I started this project to understand penalty kick data in the Premier League, the top soccer league in England, before the implementation of Video Assistant Referees (VAR) at the start of the 2019-20 season. VAR is a replay system intended to review referee decisions in-game to increase the accuracy of the most important calls that they make. Decisions that are subject to VAR include reviewing goals scored for offside and foul calls missed in the buildup, incorrect offside calls that ruled out goals, red card fouls, cases of mistaken identity, and penalty kick decisions.
The system was developed over the course of the last decade, but England was one of the last major soccer leagues to adopt it due to their traditionalist views of the game. Unsurprisingly, the rollout of this new technology has been controversial, with many saying that it damages the quality and experience of the game for fans, coaches, and players alike by disrupting the natural flow of the game. The majority of discourse over the value of VAR has been over balancing overall improvements in the accuracy of calls against the disruption caused by waiting for calls to be reviewed. Indeed, VAR was adopted for the 2018 FIFA world cup on the basis of experiments demonstrating that it improved overall call accuracy from 93.0 to 98.8% while only lengthening games by 55 seconds on average. However, another question of interest about the implementation of VAR is its effect on standardizing referee performance.
Is there evidence that soccer referees call the game in different fashions? Is it likely that VAR will eliminate this variability?
The majority of these data were sourced from Football-Data.co.uk which has game-level data for the past ten years of the premier league. These data included the participating teams, the referee's name, some game statistics broken down by team (more on this in a moment), and a variety of betting information. For our purposes, the betting data were excised and the following statistics were kept: goals, fouls, corners, shots, yellow cards, and red cards. Notably, this dataset did not include penalty data, so I gathered data on this myself.
Data sources with game-level data on penalties are not publicly available.
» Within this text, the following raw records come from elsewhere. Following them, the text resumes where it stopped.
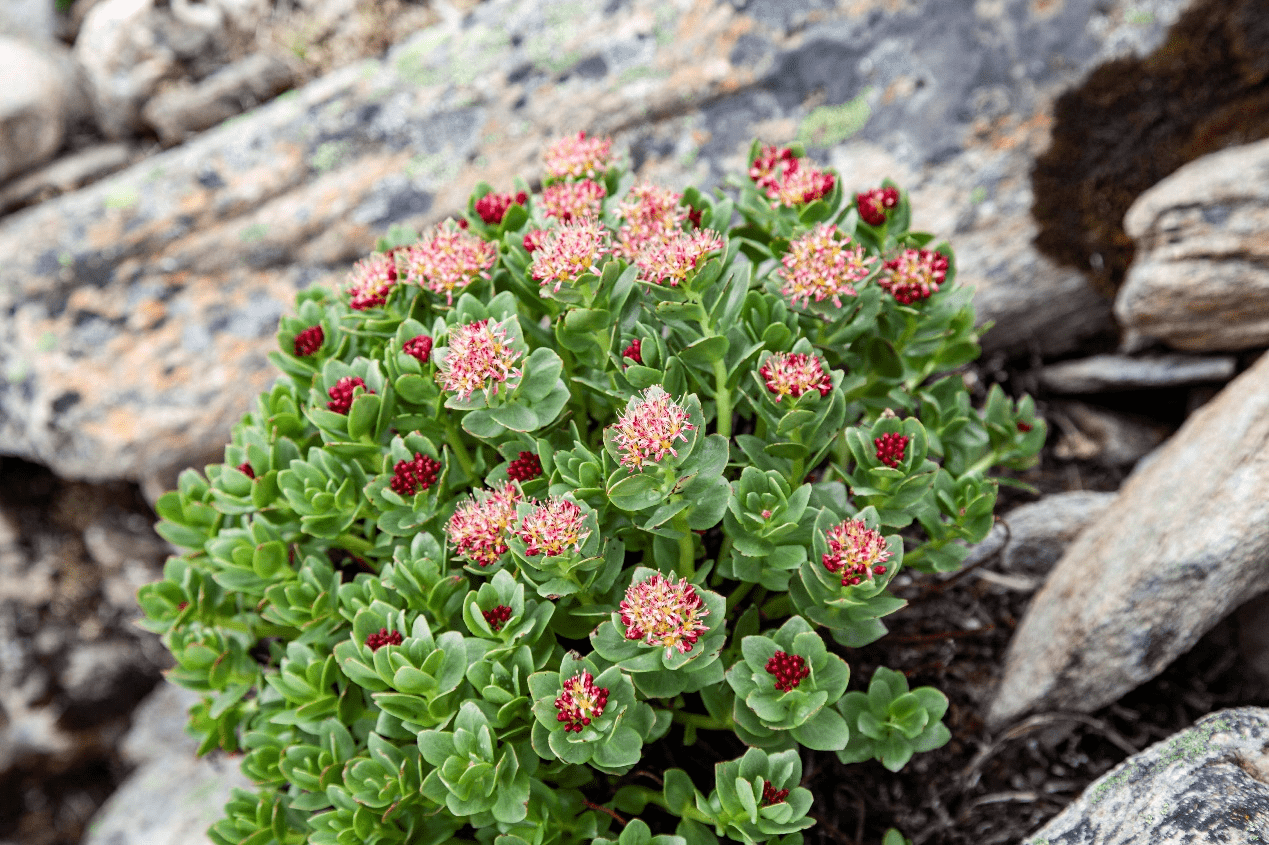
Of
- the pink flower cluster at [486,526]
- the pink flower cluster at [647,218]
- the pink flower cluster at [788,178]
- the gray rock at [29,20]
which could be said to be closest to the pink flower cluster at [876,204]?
the pink flower cluster at [788,178]

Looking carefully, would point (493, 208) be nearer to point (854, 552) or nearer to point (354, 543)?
point (354, 543)

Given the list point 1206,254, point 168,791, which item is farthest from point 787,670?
point 168,791

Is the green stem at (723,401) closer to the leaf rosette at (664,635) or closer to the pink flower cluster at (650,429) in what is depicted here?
the pink flower cluster at (650,429)

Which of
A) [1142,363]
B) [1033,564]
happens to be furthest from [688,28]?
[1033,564]

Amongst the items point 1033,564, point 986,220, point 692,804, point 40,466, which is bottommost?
point 40,466

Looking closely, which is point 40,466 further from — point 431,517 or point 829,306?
point 829,306

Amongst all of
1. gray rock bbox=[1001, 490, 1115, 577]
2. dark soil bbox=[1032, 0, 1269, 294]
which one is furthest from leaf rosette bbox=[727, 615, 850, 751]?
dark soil bbox=[1032, 0, 1269, 294]

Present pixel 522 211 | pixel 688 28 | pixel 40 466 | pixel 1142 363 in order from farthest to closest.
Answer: pixel 40 466 → pixel 688 28 → pixel 1142 363 → pixel 522 211
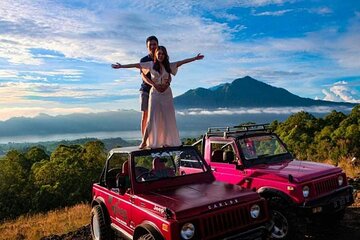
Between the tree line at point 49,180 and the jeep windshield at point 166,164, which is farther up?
the jeep windshield at point 166,164

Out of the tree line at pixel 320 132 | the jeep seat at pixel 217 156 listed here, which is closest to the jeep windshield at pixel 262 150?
the jeep seat at pixel 217 156

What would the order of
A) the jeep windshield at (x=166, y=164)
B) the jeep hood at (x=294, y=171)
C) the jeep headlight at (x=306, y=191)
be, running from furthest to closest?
the jeep hood at (x=294, y=171) → the jeep headlight at (x=306, y=191) → the jeep windshield at (x=166, y=164)

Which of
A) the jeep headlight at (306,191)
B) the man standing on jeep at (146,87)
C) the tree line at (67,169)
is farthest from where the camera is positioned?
the tree line at (67,169)

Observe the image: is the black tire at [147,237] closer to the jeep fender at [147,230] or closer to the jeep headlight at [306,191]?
the jeep fender at [147,230]

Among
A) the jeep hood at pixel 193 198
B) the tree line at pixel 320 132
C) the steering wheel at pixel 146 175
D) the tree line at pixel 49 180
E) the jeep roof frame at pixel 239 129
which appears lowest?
the tree line at pixel 49 180

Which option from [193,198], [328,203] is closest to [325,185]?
[328,203]

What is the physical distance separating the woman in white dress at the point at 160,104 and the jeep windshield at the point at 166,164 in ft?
3.16

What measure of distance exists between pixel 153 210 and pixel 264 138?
396 cm

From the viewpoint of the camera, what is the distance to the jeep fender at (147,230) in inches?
182

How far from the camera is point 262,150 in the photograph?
7875 millimetres

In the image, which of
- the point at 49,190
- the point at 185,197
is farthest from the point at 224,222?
the point at 49,190

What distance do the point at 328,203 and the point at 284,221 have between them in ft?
2.83

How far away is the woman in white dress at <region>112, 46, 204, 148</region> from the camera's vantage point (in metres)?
7.35

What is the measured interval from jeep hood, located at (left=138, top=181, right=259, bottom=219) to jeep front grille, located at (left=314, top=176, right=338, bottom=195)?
1.79m
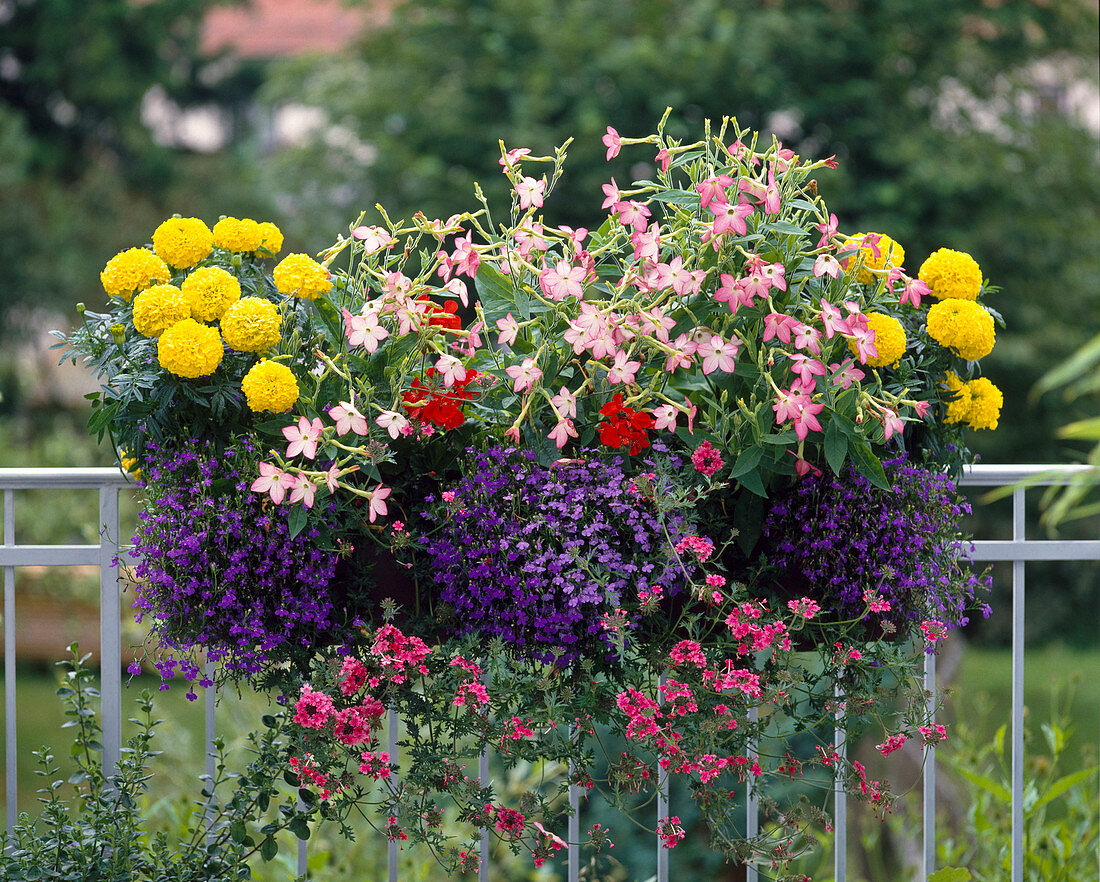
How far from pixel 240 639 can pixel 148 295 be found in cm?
55

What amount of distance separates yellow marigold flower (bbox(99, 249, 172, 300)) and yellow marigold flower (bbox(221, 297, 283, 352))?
0.19m

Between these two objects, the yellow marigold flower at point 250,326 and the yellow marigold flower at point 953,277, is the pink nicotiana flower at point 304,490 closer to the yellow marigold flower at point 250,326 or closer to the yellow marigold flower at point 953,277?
the yellow marigold flower at point 250,326

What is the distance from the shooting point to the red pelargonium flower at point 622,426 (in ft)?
4.84

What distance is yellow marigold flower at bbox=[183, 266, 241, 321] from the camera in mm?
1514

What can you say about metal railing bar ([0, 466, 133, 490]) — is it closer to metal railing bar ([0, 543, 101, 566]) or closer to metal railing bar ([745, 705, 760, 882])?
metal railing bar ([0, 543, 101, 566])

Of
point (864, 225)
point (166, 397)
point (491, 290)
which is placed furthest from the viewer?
point (864, 225)

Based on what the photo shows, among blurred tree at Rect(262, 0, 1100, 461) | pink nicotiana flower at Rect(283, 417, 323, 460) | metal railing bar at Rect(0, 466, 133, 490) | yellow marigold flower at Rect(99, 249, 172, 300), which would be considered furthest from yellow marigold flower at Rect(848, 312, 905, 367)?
blurred tree at Rect(262, 0, 1100, 461)

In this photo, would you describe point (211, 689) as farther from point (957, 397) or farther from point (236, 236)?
point (957, 397)

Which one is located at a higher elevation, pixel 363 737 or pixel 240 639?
pixel 240 639

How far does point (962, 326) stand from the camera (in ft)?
5.13

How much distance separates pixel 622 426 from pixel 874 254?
509mm

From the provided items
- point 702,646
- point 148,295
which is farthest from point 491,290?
point 702,646

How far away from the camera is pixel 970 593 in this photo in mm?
1694

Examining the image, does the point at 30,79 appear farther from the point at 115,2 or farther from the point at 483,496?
the point at 483,496
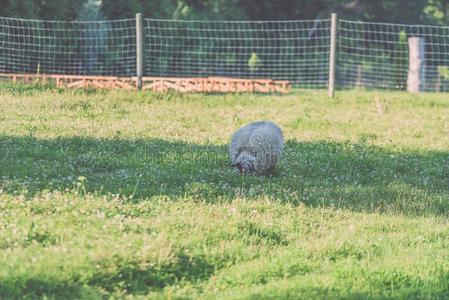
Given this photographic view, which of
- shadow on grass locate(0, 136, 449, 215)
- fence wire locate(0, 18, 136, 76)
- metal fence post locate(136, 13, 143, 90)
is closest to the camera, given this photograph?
shadow on grass locate(0, 136, 449, 215)

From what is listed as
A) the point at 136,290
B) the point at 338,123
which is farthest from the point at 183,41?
→ the point at 136,290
Aggregate penalty data (such as for an entire team's season) can be found, and web sources exist listing game events, but as far as I can tell, no one has combined this into a dataset listing the penalties that occurred and whether they were scored in each game for a premier league season. In order to gather this data, I scraped ESPN's website as they have a database (accessible in their API) of game results with event logs for each match that used standard phrases for each type of event. As such, penalty data including converted penalties and missed penalties were collected with relatively little language processing needed (I may put up the scripts I wrote to do this later if I find time). These data were then merged with the Football-Data.co.uk dataset. See the codebook for a description of the variables present in the dataset.